» **Request**: Reproduce every one of the following rows verbatim, leaving out the pictures.
[begin Data to use]
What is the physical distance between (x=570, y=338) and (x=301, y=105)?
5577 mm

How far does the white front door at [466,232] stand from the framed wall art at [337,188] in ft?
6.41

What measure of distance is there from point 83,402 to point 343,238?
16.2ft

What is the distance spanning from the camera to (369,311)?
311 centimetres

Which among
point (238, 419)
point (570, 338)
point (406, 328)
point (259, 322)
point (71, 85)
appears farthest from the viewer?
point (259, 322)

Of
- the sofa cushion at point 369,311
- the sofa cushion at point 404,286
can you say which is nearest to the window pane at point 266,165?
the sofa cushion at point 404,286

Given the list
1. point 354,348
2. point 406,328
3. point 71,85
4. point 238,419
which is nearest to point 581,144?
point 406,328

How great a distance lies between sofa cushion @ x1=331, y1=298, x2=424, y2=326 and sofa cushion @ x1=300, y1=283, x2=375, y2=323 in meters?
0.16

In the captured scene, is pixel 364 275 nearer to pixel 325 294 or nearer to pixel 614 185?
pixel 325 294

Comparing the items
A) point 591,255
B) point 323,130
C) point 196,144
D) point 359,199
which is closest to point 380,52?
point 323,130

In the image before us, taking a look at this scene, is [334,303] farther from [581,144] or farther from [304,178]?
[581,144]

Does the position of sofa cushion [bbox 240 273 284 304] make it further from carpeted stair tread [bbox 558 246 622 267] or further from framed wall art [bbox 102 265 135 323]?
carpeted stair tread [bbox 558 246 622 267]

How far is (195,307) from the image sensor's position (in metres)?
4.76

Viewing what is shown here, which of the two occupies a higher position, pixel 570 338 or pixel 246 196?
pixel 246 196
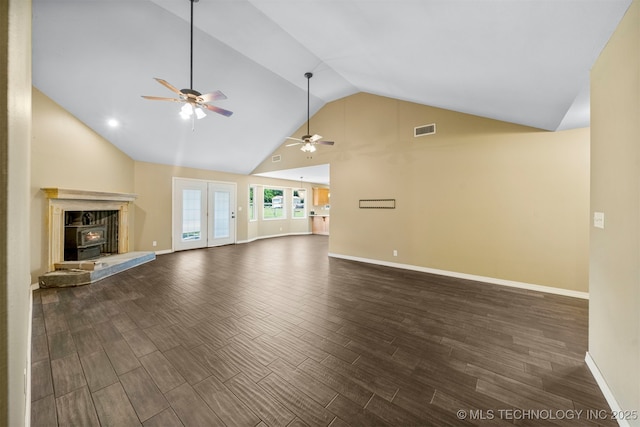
[end Data to use]
» **Response below**:
What is the physical distance between (x=570, y=338) and (x=301, y=105)?
5577 mm

How far does the white front door at [466,232] stand from the framed wall art at [337,188] in ft?
6.41

What measure of distance is there from point 83,402 to point 343,238?
16.2ft

What is the distance spanning from the camera to (369,311)?
311 centimetres

Which among
point (238, 419)
point (570, 338)
point (406, 328)
point (259, 322)
point (71, 85)
appears farthest from the viewer?
point (259, 322)

Of
- the sofa cushion at point 369,311
- the sofa cushion at point 404,286
can you say which is nearest to the window pane at point 266,165?
the sofa cushion at point 404,286

Given the list
1. point 354,348
2. point 406,328
3. point 71,85
4. point 238,419
which is nearest to point 581,144?
point 406,328

How great a distance lies between sofa cushion @ x1=331, y1=298, x2=424, y2=326 and sofa cushion @ x1=300, y1=283, x2=375, y2=323 in meters?
0.16

In the captured scene, is pixel 364 275 nearer to pixel 325 294 or nearer to pixel 614 185?
pixel 325 294

Comparing the items
A) point 591,255
B) point 323,130
C) point 196,144
D) point 359,199
which is closest to point 380,52?
point 323,130

In the image before us, taking a look at this scene, is [334,303] farther from [581,144] or farther from [304,178]?
[581,144]

Does the position of sofa cushion [bbox 240 273 284 304] make it further from carpeted stair tread [bbox 558 246 622 267] or further from framed wall art [bbox 102 265 135 323]?
carpeted stair tread [bbox 558 246 622 267]

How far is (195,307) from the image sensor's position (in metres)?
4.76

Viewing what is shown here, which of the two occupies a higher position, pixel 570 338 or pixel 246 196?
pixel 246 196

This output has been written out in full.